PROBLEM STATEMENT.
Please retype the records below exactly, from the first line through the line containing "<!-- Generator: Adobe", and leave out any pictures.

RECORDED INFORMATION.
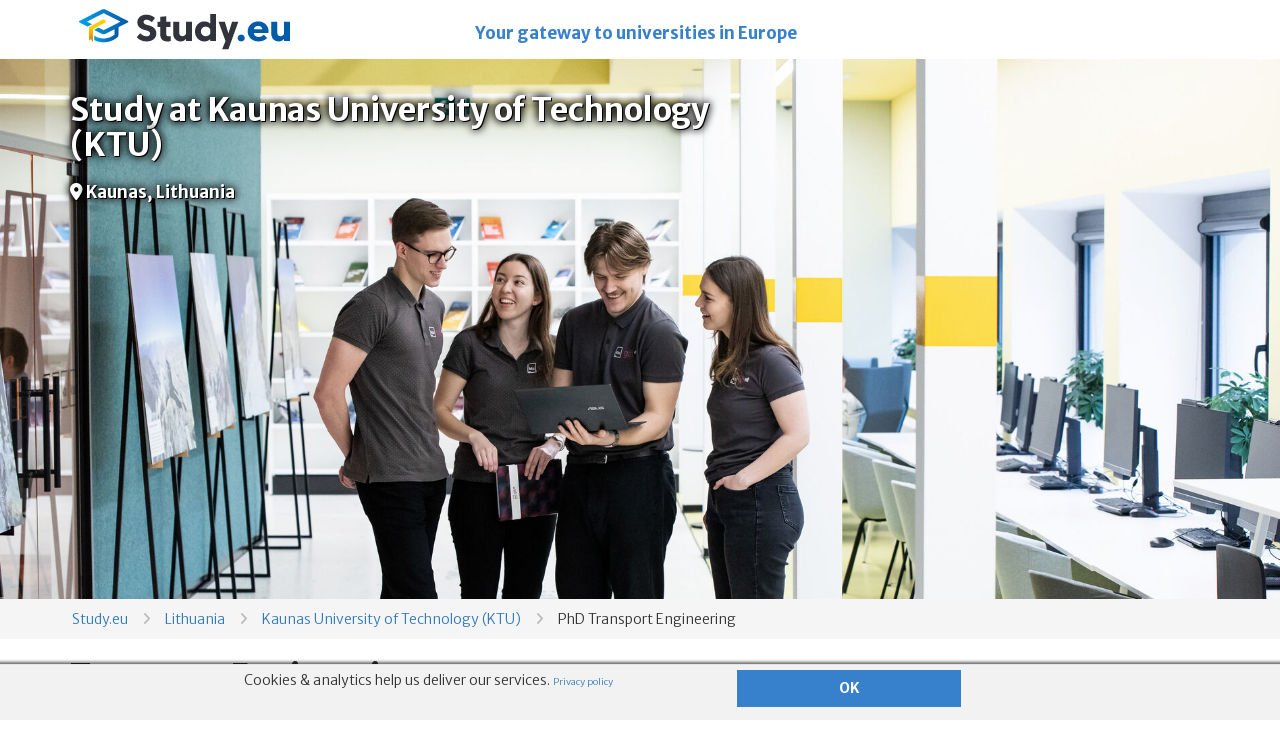

--- FILE ---
content_type: image/svg+xml
request_url: https://study-eu.s3.eu-west-1.amazonaws.com/uploads/university/desktop_kaunas-university-of-technology--ktu--logo.svg
body_size: 7507
content:
<?xml version="1.0" encoding="UTF-8"?>
<!-- Generator: Adobe Illustrator 19.2.0, SVG Export Plug-In . SVG Version: 6.00 Build 0)  -->
<svg version="1.1" id="Layer_1" xmlns="http://www.w3.org/2000/svg" xmlns:xlink="http://www.w3.org/1999/xlink" x="0px" y="0px" viewBox="0 0 293.6 162.1" style="enable-background:new 0 0 293.6 162.1;" xml:space="preserve">
<g>
	<g>
		<path d="M35.3,64.9v28l13.3-17.6h8.6l-12,15.6l13.1,20.4h-8.9l-9.4-15.4l-4.6,5v10.4h-8V64.9H35.3z"/>
		<path d="M80.6,82.7h-8.2v18.4c0,3.4,1.7,4.9,4.4,4.9c1.1,0,2.1-0.2,3.1-0.6l0.7,4.9c-1.8,1-4,1.6-6.6,1.6c-6.8,0-9.6-4-9.6-11.2    V83l-4.3-1.1v-5l4.8-0.4l2.1-8h5.5v8.2h8.2V82.7z"/>
		<path d="M107,75.3h7.9v36.1h-7l-0.4-3.4c-2.6,2.7-5.9,4-9.9,4c-7.3,0-11.4-5.3-11.4-13.6V75.3h8v23.1c0,4.8,2,7.2,6,7.2    c3.1,0,5.5-1.6,6.9-3.4V75.3z"/>
	</g>
	<g>
		<path d="M164.9,47.7v10.2l4.9-6.4h3.1l-4.4,5.7l4.8,7.5h-3.3l-3.5-5.6l-1.7,1.8v3.8H162v-17H164.9z"/>
		<path d="M174.9,54.3c0.9-1.8,2.4-3.1,4.7-3.1c3.1,0,4.4,2,4.4,4.5V62c0,0.6,0.3,1,0.9,1h0.3v1.7c-0.4,0.1-0.9,0.2-1.4,0.2    c-1.2,0-1.9-0.5-2.4-1.2c-0.9,0.9-2.1,1.3-3.4,1.3c-2.3,0-3.7-1.5-3.7-3.6c0-2.3,1.4-4.3,5.8-4.3h0.9v-1.3c0-1.6-0.7-2.3-1.9-2.3    c-1,0-1.9,0.6-2.5,1.8L174.9,54.3z M181.2,61.9v-3h-0.9c-2.3,0-3,0.8-3,2.1c0,1.4,0.6,1.8,1.7,1.8    C179.9,62.9,180.6,62.6,181.2,61.9z"/>
		<path d="M194.6,51.5h2.9v13.2h-2.6l-0.1-1.2c-0.9,1-2.2,1.5-3.6,1.5c-2.7,0-4.2-1.9-4.2-5v-8.5h2.9V60c0,1.7,0.7,2.7,2.2,2.7    c1.1,0,2-0.6,2.5-1.2V51.5z"/>
		<path d="M203.4,64.7h-2.9V51.5h2.6l0.1,1.3c0.9-1,2.1-1.5,3.6-1.5c2.7,0,4.2,1.9,4.2,5v8.5h-2.9v-8.4c0-1.8-0.8-2.7-2.2-2.7    c-1.1,0-2,0.5-2.5,1.3V64.7z"/>
		<path d="M213.7,54.3c0.9-1.8,2.4-3.1,4.7-3.1c3.1,0,4.4,2,4.4,4.5V62c0,0.6,0.3,1,0.9,1h0.3v1.7c-0.4,0.1-0.9,0.2-1.4,0.2    c-1.2,0-1.9-0.5-2.4-1.2c-0.9,0.9-2.1,1.3-3.4,1.3c-2.3,0-3.7-1.5-3.7-3.6c0-2.3,1.4-4.3,5.8-4.3h0.9v-1.3c0-1.6-0.7-2.3-1.9-2.3    c-1,0-1.9,0.6-2.5,1.8L213.7,54.3z M219.9,61.9v-3H219c-2.3,0-3,0.8-3,2.1c0,1.4,0.6,1.8,1.7,1.8    C218.6,62.9,219.3,62.6,219.9,61.9z"/>
		<path d="M232.6,55c-0.5-1.2-1.5-1.6-2.5-1.6c-1.3,0-1.9,0.6-1.9,1.5c0,2.5,6.3,1.7,6.3,6.1c0,2.3-1.9,4-4.5,4    c-2.2,0-3.8-0.9-4.7-2.9l1.8-1c0.6,1.3,1.8,1.8,2.8,1.8c1.2,0,1.8-0.6,1.8-1.7c0-2.6-6.3-1.7-6.3-6.1c0-2.1,1.6-3.8,4.5-3.8    c2.1,0,3.6,1,4.4,2.9L232.6,55z"/>
		<path d="M169.3,74.5h2.9v13.2h-2.6l-0.1-1.2c-0.9,1-2.2,1.5-3.6,1.5c-2.7,0-4.2-1.9-4.2-5v-8.5h2.9V83c0,1.7,0.7,2.7,2.2,2.7    c1.1,0,2-0.6,2.5-1.2V74.5z"/>
		<path d="M178.1,87.7h-2.9V74.5h2.6l0.1,1.3c0.9-1,2.1-1.5,3.6-1.5c2.7,0,4.2,1.9,4.2,5v8.5h-2.9v-8.4c0-1.8-0.8-2.7-2.2-2.7    c-1.1,0-2,0.5-2.5,1.3V87.7z"/>
		<path d="M191.7,75v12.7h-2.9V75H191.7z M191.5,70.7v2.5h-2.5v-2.5H191.5z"/>
		<path d="M201.5,87.7h-3.2l-4.6-13.2h3.3l2.9,10.6l3-10.6h3.3L201.5,87.7z"/>
		<path d="M210.1,81.5V83c0,1.8,0.9,2.7,2.5,2.7c1.2,0,2-0.5,2.5-1.9l2.1,0.8c-0.8,2.3-2.3,3.4-4.9,3.4c-3.3,0-5.1-2.1-5.1-4.8V79    c0-2.7,1.7-4.8,5.1-4.8c3.2,0,4.9,2.2,4.9,4.9v2.3H210.1z M210.1,79.7h4.5v-0.9c0-1.6-0.8-2.4-2.3-2.4c-1.6,0-2.3,0.9-2.3,2.5    V79.7z"/>
		<path d="M226.7,77.3c-0.4-0.2-0.8-0.3-1.3-0.3c-1.7,0-2.7,1.3-2.9,3.4v7.4h-2.9V74.5h2.5l0.2,2.2c0.8-1.7,1.9-2.4,3.2-2.4    c0.5,0,1.1,0.1,1.5,0.3L226.7,77.3z"/>
		<path d="M235.7,78c-0.5-1.2-1.5-1.6-2.5-1.6c-1.3,0-1.9,0.6-1.9,1.5c0,2.5,6.3,1.7,6.3,6.1c0,2.3-1.9,4-4.5,4    c-2.2,0-3.8-0.9-4.7-2.9l1.8-1c0.6,1.3,1.8,1.8,2.8,1.8c1.2,0,1.8-0.6,1.8-1.7c0-2.6-6.3-1.7-6.3-6.1c0-2.1,1.6-3.8,4.5-3.8    c2.1,0,3.6,1,4.4,2.9L235.7,78z"/>
		<path d="M242.9,75v12.7H240V75H242.9z M242.7,70.7v2.5h-2.5v-2.5H242.7z"/>
		<path d="M252.6,77.2h-3v6.7c0,1.2,0.6,1.8,1.6,1.8c0.4,0,0.8-0.1,1.1-0.2l0.3,1.8c-0.7,0.4-1.5,0.6-2.4,0.6    c-2.5,0-3.5-1.5-3.5-4.1v-6.5l-1.6-0.4v-1.8l1.7-0.1l0.8-2.9h2v3h3V77.2z"/>
		<path d="M261.4,86.7c-1.1,2.7-2.5,3.8-5.2,4l-0.2-2c1.5-0.2,2.2-0.7,2.8-2.1l0.1-0.2l-5.2-11.8h3.2l3.4,8.9l2.8-8.9h3L261.4,86.7z    "/>
		<path d="M283.7,83.2c0,2.7-1.8,4.8-5.3,4.8c-3.5,0-5.3-2.1-5.3-4.8v-4.1c0-2.7,1.8-4.8,5.3-4.8c3.5,0,5.3,2.1,5.3,4.8V83.2z     M276,83c0,1.7,0.8,2.7,2.4,2.7c1.7,0,2.4-1,2.4-2.7v-3.9c0-1.7-0.7-2.7-2.4-2.7c-1.6,0-2.4,1-2.4,2.7V83z"/>
		<path d="M292.5,77.2h-2.9v10.5h-2.9V77.2h-1.5v-2.1h1.5v-0.3c0-2.6,1.5-4.2,5.6-4.3l0.1,1.9c-2.3,0.1-2.9,0.7-2.9,2.3v0.3h3.1    V77.2z"/>
		<path d="M168.3,100.2h-3v6.7c0,1.2,0.6,1.8,1.6,1.8c0.4,0,0.8-0.1,1.1-0.2l0.3,1.8c-0.7,0.4-1.5,0.6-2.4,0.6    c-2.5,0-3.5-1.5-3.5-4.1v-6.5l-1.6-0.4v-1.8l1.7-0.1l0.8-2.9h2v3h3V100.2z"/>
		<path d="M173,104.5v1.5c0,1.8,0.9,2.7,2.5,2.7c1.2,0,2-0.5,2.5-1.9l2.1,0.8c-0.8,2.3-2.3,3.4-4.9,3.4c-3.3,0-5.1-2.1-5.1-4.8V102    c0-2.7,1.7-4.8,5.1-4.8c3.2,0,4.9,2.2,4.9,4.9v2.3H173z M173,102.7h4.5v-0.9c0-1.6-0.8-2.4-2.3-2.4c-1.6,0-2.3,0.9-2.3,2.5V102.7z    "/>
		<path d="M189.7,101.2c-0.4-1.2-1.3-1.7-2.3-1.7c-1.5,0-2.4,0.8-2.4,2.6v3.8c0,1.8,0.9,2.7,2.4,2.7c1.1,0,1.9-0.5,2.3-1.8l2.1,0.8    c-0.8,2-2.3,3.2-4.7,3.2c-3.3,0-5-2.2-5-4.8v-4.1c0-2.7,1.7-4.8,5-4.8c2.2,0,3.9,1.1,4.6,3.2L189.7,101.2z"/>
		<path d="M196.8,110.7h-2.9v-17h2.9v4.9c0.9-0.9,2.1-1.3,3.5-1.3c2.7,0,4.2,1.9,4.2,5v8.5h-2.9v-8.4c0-1.8-0.7-2.7-2.2-2.7    c-1.1,0-2,0.6-2.5,1.2V110.7z"/>
		<path d="M210.1,110.7h-2.9V97.5h2.6l0.1,1.3c0.9-1,2.1-1.5,3.6-1.5c2.7,0,4.2,1.9,4.2,5v8.5h-2.9v-8.4c0-1.8-0.8-2.7-2.2-2.7    c-1.1,0-2,0.5-2.5,1.3V110.7z"/>
		<path d="M230.6,106.2c0,2.7-1.8,4.8-5.3,4.8s-5.3-2.1-5.3-4.8v-4.1c0-2.7,1.8-4.8,5.3-4.8c3.5,0,5.3,2.1,5.3,4.8V106.2z     M222.9,106c0,1.7,0.8,2.7,2.4,2.7c1.7,0,2.4-1,2.4-2.7v-3.9c0-1.7-0.7-2.7-2.4-2.7c-1.6,0-2.4,1-2.4,2.7V106z"/>
		<path d="M236.4,93.7v17h-2.9v-17H236.4z"/>
		<path d="M249.8,106.2c0,2.7-1.8,4.8-5.3,4.8s-5.3-2.1-5.3-4.8v-4.1c0-2.7,1.8-4.8,5.3-4.8c3.5,0,5.3,2.1,5.3,4.8V106.2z     M242.1,106c0,1.7,0.8,2.7,2.4,2.7c1.7,0,2.4-1,2.4-2.7v-3.9c0-1.7-0.7-2.7-2.4-2.7c-1.6,0-2.4,1-2.4,2.7V106z"/>
		<path d="M254.9,105.1c-0.5,0.3-0.8,0.5-0.8,0.9c0,0.5,0.3,0.8,1.4,0.8h3c3.2,0,4.3,1.2,4.3,3.1c0,2.5-2.1,3.9-5.7,3.9    c-3.6,0-5-1.2-5-3c0-0.8,0.3-1.6,1-2.1c-0.8-0.4-1.3-1.2-1.3-2.1c0-0.9,0.5-1.7,1.7-2.2c-0.8-0.7-1.2-1.7-1.2-3    c0-2.7,1.5-4.1,4.8-4.1c1.2,0,2.2,0.2,3,0.5c0.7-0.4,1.2-1,1.5-1.6l1.3,0.6c-0.2,1-0.6,1.8-1.3,2.4c0.3,0.6,0.4,1.3,0.4,2.1    c0,2.6-1.5,4-4.9,4C256.3,105.3,255.5,105.3,254.9,105.1z M255.2,109c-0.4,0.3-0.7,0.8-0.7,1.4c0,1,0.9,1.4,2.7,1.4    c2.6,0,3.1-0.8,3.1-1.6c0-0.9-0.4-1.2-2-1.2H255.2z M257.1,103.4c1.6,0,2.1-0.5,2.1-2c0-1.6-0.5-2.1-2.1-2.1    c-1.6,0-2.1,0.5-2.1,2.1C255.1,103,255.5,103.4,257.1,103.4z"/>
		<path d="M271.5,109.7c-1.1,2.7-2.5,3.8-5.2,4l-0.2-2c1.5-0.2,2.2-0.7,2.8-2.1l0.1-0.2l-5.2-11.8h3.2l3.4,8.9l2.8-8.9h3    L271.5,109.7z"/>
	</g>
	<path d="M292.5,119.5H142V0h-142v162.1h142v-38.7h150.5V119.5z M134.2,154.3H7.8V7.8h126.4v111.7H26.8v3.9h107.4V154.3z"/>
	<g>
		<path d="M21.3,132.8v13.8h-3v-9.3h-2.8v-2.1h1.2c1.6,0,2-0.4,2.2-2.5H21.3z"/>
		<path d="M27.5,144.4c1.3,0,2-0.7,2-2.1v-1.6c-0.6,0.5-1.3,0.7-2.3,0.7c-2.4,0-3.9-1.3-3.9-4.1c0-2.9,1.6-4.6,4.6-4.6    c2.9,0,4.5,2,4.5,4.4v5.1c0,2.9-1.8,4.7-4.6,4.7c-2.2,0-3.6-1-4.2-3l1.9-1.1C25.7,143.9,26.4,144.4,27.5,144.4z M29.4,138v-1.2    c0-1.2-0.5-1.7-1.7-1.7c-1.2,0-1.7,0.6-1.7,2c0,1.5,0.5,2,1.6,2C28.5,139.1,29.4,138.8,29.4,138z"/>
		<path d="M42.6,136.4c0,4.7-4.8,5-5.6,7.8h5.6v2.4h-8.8l0-1.3c0.2-4.4,5.9-6,5.9-8.7c0-0.9-0.5-1.5-1.6-1.5c-1,0-1.8,0.7-2.1,2.1    l-2.2-0.8c0.6-2.1,2.1-3.8,4.6-3.8C41.3,132.7,42.6,134.4,42.6,136.4z"/>
		<path d="M52.8,136.4c0,4.7-4.8,5-5.6,7.8h5.6v2.4H44l0-1.3c0.2-4.4,5.9-6,5.9-8.7c0-0.9-0.5-1.5-1.6-1.5c-1,0-1.8,0.7-2.1,2.1    l-2.2-0.8c0.6-2.1,2.1-3.8,4.6-3.8C51.5,132.7,52.8,134.4,52.8,136.4z"/>
	</g>
</g>
</svg>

YOUR RESPONSE.
--- FILE ---
content_type: image/svg+xml
request_url: https://study-eu.s3.eu-west-1.amazonaws.com/uploads/university/desktop_kaunas-university-of-technology--ktu--logo.svg
body_size: 7507
content:
<?xml version="1.0" encoding="UTF-8"?>
<!-- Generator: Adobe Illustrator 19.2.0, SVG Export Plug-In . SVG Version: 6.00 Build 0)  -->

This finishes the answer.